Capitolo 4: Haley

304 23 12
                                    

Phoenix è sempre calda; l'estate sembra non abbandonarla mai.

Da quando vivo qui non ho mai avuto davvero freddo, come normalmente accadeva a Londra.

Un pò mi manca la mia città; vorrei poter tornare a guardare la pioggia, a passeggiare per le vie che conosco da una vita.

Vorrei potermi sentire a casa e osservare una semplice via senza il timore di cascare nei ricordi più dolorosi.

Ultimamente ho preso l'auto di Sav, e ho viaggiato fino al mare.

La villa dei genitori di Arya è ormai chiusa da un anno. Non credo che ci torneranno senza di lei.

È la cosa più triste del mondo, guardare quelle persiane chiuse, quel giardino abbandonato, quel silenzio innaturale.

Fa cosi male che a volte vorrei semplicemente tapparmi le orecchie e coprirmi gli occhi ed urlare.

Non mi ascolterebbe comunque nessuno, tranne l'oceano, che indisturbato, se ne sta lì, meraviglioso e infinito.

Mi guardo spesso intorno, cercando di ripercorrere i momenti passati su questa spiaggia.

La prima volta che ci siamo incontrate, quando c'era Ricky che tentava di tornare con lei.

E quella sera, al barbecue nel giardino della villa; ci eravamo allontanate da tutti per restarcene da sole.
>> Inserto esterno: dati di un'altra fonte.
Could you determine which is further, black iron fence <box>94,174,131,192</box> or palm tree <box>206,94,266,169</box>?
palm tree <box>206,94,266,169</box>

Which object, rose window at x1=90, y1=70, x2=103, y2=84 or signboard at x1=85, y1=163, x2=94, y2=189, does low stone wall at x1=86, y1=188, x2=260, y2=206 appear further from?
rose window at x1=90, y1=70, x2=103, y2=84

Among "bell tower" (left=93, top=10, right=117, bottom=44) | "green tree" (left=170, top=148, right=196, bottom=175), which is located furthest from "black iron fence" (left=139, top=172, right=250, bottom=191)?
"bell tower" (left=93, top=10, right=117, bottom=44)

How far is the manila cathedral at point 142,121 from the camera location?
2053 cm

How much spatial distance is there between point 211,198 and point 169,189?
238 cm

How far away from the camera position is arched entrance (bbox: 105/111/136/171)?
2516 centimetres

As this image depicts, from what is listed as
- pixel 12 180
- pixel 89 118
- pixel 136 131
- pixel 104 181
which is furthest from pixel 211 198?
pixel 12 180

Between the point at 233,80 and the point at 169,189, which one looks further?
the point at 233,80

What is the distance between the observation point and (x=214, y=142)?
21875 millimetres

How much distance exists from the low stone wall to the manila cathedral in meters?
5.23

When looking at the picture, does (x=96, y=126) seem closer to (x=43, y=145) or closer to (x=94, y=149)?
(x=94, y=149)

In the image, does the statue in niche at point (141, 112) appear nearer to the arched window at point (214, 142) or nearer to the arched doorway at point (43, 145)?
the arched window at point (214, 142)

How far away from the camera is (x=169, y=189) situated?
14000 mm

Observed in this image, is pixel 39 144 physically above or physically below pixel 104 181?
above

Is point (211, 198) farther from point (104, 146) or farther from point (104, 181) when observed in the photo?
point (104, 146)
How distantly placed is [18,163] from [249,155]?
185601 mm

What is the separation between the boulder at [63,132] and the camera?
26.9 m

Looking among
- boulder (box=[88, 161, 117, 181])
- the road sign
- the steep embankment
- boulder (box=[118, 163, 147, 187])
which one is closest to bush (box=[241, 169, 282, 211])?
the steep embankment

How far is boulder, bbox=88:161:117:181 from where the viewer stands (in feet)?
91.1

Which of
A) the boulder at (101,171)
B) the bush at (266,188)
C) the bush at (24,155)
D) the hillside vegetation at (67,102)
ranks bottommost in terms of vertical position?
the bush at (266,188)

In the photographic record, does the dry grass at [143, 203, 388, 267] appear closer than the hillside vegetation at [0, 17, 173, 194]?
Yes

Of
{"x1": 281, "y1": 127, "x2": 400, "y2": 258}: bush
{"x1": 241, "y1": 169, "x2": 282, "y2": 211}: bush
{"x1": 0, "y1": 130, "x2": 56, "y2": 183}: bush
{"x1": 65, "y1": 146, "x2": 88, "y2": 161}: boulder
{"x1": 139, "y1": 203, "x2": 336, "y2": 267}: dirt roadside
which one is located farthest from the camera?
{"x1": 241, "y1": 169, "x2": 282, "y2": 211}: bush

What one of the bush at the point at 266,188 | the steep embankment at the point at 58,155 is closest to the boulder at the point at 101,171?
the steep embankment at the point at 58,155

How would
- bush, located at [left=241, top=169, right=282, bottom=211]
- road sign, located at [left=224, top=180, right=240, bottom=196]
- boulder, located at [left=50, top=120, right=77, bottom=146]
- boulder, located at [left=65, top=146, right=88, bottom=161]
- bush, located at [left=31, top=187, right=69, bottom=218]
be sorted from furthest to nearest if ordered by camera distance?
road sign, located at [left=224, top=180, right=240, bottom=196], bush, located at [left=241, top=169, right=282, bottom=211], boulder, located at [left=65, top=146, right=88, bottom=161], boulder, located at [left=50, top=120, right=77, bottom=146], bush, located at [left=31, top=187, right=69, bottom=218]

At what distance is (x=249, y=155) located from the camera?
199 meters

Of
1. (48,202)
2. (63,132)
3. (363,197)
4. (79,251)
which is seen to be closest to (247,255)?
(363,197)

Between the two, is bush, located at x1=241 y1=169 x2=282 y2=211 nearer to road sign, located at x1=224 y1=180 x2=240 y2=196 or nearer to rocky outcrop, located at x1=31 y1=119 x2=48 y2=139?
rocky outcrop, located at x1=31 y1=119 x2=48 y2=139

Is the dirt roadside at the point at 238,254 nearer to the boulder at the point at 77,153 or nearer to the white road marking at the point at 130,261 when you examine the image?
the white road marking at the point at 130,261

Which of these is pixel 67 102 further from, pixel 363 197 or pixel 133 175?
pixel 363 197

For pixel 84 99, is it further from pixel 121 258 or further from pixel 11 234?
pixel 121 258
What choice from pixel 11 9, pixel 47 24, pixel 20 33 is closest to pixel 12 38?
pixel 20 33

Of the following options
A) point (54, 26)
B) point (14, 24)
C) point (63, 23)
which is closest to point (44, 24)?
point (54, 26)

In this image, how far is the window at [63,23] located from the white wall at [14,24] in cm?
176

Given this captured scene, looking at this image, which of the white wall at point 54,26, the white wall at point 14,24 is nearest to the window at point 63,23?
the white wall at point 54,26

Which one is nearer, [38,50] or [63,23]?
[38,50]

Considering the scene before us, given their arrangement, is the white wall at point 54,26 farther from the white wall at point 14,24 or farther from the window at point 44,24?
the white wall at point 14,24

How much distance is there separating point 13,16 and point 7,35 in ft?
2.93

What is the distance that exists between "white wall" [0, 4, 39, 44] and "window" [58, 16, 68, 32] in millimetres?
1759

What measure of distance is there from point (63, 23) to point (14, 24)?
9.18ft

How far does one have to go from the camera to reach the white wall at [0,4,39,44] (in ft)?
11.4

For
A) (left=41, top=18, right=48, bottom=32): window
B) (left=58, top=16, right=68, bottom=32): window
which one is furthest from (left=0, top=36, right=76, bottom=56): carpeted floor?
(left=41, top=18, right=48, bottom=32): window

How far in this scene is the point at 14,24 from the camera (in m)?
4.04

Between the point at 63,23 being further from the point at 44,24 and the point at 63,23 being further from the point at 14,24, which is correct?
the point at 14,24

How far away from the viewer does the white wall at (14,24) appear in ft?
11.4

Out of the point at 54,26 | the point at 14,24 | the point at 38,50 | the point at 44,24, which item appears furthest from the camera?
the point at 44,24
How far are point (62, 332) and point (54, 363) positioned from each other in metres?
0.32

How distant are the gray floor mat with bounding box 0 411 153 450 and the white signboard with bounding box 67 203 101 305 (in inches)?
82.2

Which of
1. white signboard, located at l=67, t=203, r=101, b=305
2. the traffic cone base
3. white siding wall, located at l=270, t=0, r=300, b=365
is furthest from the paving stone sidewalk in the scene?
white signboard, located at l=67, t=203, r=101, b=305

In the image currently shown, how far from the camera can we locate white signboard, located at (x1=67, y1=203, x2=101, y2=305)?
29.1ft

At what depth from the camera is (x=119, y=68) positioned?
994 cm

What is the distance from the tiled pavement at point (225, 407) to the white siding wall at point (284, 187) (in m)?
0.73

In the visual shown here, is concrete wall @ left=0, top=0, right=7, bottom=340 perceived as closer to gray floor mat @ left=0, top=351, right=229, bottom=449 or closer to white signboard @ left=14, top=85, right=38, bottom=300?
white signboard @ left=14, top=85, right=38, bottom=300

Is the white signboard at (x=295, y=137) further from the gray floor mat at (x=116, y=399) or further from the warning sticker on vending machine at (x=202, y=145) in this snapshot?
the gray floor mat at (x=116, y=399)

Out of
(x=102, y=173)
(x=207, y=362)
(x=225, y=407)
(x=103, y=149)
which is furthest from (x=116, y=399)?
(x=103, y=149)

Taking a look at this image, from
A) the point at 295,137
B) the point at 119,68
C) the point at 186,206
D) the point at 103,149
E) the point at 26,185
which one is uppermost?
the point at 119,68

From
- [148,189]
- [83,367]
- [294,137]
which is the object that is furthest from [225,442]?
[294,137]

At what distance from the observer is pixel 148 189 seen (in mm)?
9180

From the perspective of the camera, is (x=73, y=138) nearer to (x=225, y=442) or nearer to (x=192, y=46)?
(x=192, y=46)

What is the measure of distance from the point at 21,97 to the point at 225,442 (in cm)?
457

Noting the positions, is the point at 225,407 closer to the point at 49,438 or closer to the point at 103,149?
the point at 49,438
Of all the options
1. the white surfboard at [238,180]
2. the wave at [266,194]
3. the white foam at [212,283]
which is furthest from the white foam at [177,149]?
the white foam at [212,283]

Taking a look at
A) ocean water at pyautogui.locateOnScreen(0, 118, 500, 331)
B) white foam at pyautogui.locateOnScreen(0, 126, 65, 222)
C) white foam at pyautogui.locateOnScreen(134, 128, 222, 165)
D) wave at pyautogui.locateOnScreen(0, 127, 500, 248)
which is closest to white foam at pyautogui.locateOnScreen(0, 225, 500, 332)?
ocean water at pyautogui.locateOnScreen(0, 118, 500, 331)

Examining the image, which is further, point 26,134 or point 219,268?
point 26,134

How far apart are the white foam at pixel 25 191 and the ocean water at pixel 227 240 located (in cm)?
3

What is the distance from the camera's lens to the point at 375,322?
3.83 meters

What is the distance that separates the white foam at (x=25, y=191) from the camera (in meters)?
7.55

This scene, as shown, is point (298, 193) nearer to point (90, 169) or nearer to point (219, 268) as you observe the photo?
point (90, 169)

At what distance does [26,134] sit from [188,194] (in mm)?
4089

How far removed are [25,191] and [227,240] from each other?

All'epoca non riuscivo a capire se avesse mai potuto provare qualcosa per una ragazza.

A me lei già mi interessava, mi aveva rapita sin da subito. Ma poi, che altra scelta avevo, se non quella di perdere la testa?

I suoi occhi sapevano raccontarmi storie, erano profondi e intensi, tanto che ogni volta che mi guardava, io mi sento mancare il terreno da sotto i piedi, come se fosse possibile volare.
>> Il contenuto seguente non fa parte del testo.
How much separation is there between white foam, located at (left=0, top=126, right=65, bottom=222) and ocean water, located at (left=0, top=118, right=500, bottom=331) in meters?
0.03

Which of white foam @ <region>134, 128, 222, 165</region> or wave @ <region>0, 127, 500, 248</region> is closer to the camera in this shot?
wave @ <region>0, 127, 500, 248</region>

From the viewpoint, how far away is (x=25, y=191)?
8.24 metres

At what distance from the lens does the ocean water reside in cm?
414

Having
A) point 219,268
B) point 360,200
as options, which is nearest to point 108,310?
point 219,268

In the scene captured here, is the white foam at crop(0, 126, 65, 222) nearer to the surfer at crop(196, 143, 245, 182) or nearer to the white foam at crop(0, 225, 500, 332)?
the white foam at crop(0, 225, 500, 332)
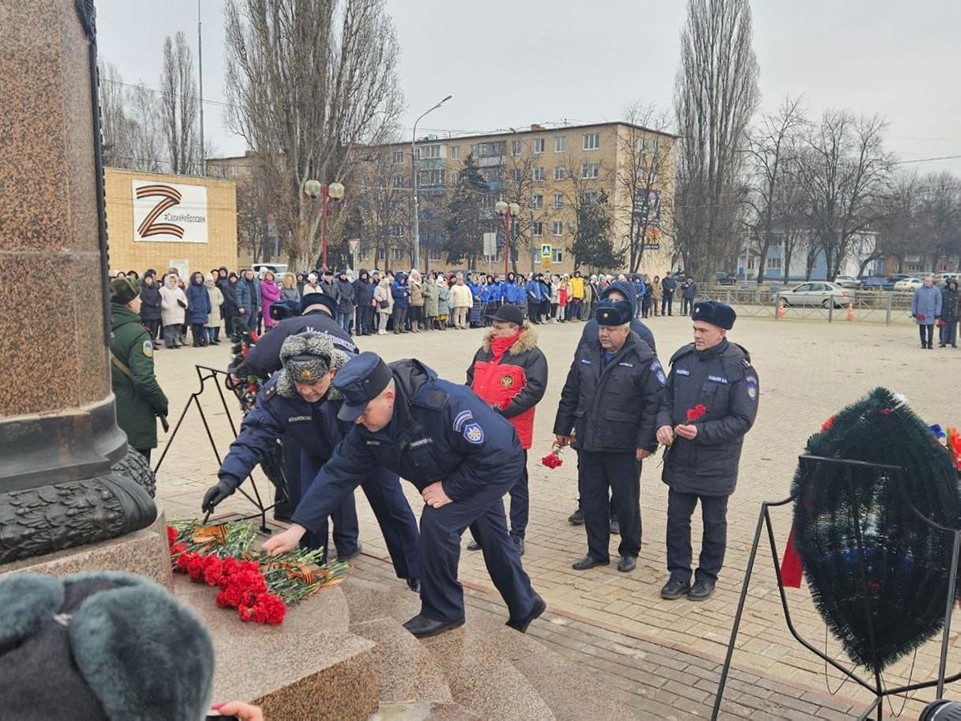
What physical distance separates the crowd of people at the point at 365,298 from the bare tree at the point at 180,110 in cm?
2373

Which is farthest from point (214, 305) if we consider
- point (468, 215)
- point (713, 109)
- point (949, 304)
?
point (468, 215)

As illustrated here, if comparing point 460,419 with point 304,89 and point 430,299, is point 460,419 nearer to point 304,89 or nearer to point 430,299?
point 430,299

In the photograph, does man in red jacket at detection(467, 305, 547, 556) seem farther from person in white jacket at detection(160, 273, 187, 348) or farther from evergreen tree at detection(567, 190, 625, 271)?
evergreen tree at detection(567, 190, 625, 271)

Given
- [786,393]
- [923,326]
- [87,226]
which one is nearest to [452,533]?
[87,226]

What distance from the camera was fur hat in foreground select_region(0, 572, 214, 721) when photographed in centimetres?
118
Nessuna mi aveva mai fatto sentire cosi.

Lei era speciale e non se ne rendeva conto.

Lei era bella, bellissima, ma non riusciva a vedersi realmente per quello che era.

Se solo avesse potuto guardarsi con i miei occhi, avrebbe capito quanto in realtà io l'amassi, e quanto non sarei mai riuscita a guardare nessun altro cosi come guardavo lei.

Ed ora mi manca starmene lì a fissarla; osservare i suoi movimenti, ascoltare il suo respiro, studiare le sue emozioni, e poi magari disegnarla su un pezzo di carta.

Mi manca questo e tante altre cose di lei.

Spesso ho pensato addirittura di scriverle una lettera, di chiederle di tornare.

Ma non sapevo mai dove indirizzarla.

Un gabbiano sfiora il pelo dell'acqua, il sole si abbassa lentamente all'orizzonte, ed il cielo diventa una tela di colori mischiati tra loro; il viola, il rosso, il blu.

Ed è cosi che la mia mano si muove da sola, cercando di trasmettere le mie sensazioni sulla piccola tela che ho sulle gambe.

Il silenzio mi aiuta, e da quando ho preso a frequentare questa spiaggia, dipingo molto più spesso.

Anche se non mi aiuta a liberare i pensieri, anzi, qui diventano più intensi, come se fosse più un dolore fisico che ti stringe il torace e ti toglie il respiro.

Mischio il viola al blu, e poi vado con le sfumature.

E ancora, e ancora, fino a quando non osservo il mio lavoro terminato.